What is Momentum and How Do You Get It?
Momentum is an interesting word and after doing some research, I’m actually surprised there are not more theories about its role in business success.
The powerful aspect of momentum is that it implies that something picks up speed or power as it continues on its path, without furhter need of inputs.
As an example, if your marketing activities were paying off because of obsessive social media inputs, or aggressive (and expensive?) direct marketing or event marketing campaigns, the implication is that you will always need to maintain these inputs in order to achieve the desired results.
But momentum is very, very different. Momentum implies that you have set the object in motion (Newton’s first law of motion) and then, with no further assistance from you, the object not only remains in motion but picks up steam!
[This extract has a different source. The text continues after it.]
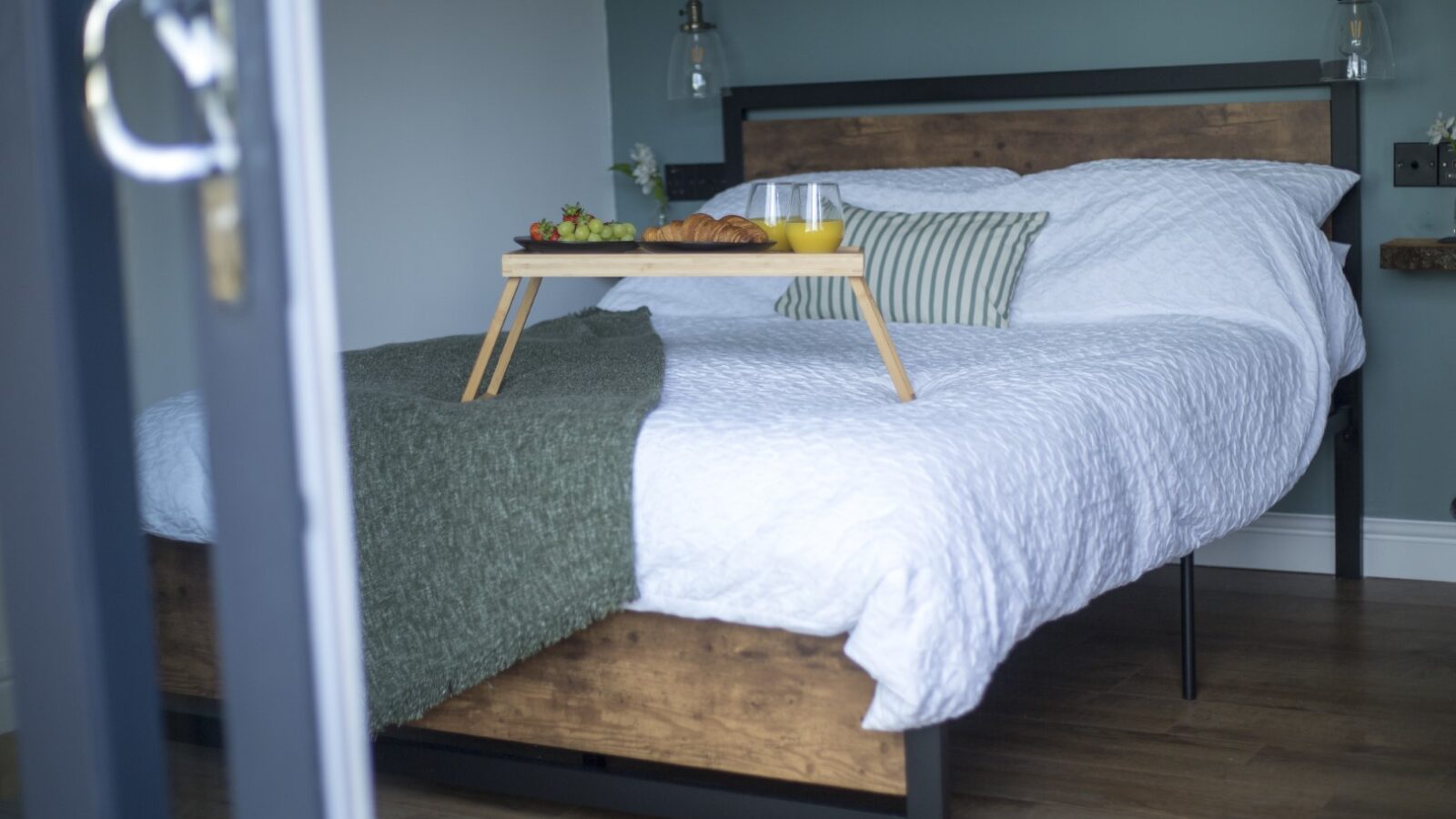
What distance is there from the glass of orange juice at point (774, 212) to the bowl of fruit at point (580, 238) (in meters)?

The object continues to deliver more and more to you without any further action by you.
The lack of scholarly studies in this field makes it hard to prescribe a set of tools or methods by which you can gain momentum. In fact, if you think back on your recent past, it may have been mistken for times when you felt:
- Everything is going your way
- You were “in the zone”
- This is too good to be true
The Magic Power of Resting
While momentum has to do with motion, I’ve spent a great deal of time reflecting on my own business career to see if I can identify factors that may have initiated momentum, and to see if they are repeatable. And I think I may have made a discovery. It seems to me that the things that have always worked best for me, will work best again in the future…but not until after they’ve been rested for a while.
Momentum may be based on the things that have always worked, always working.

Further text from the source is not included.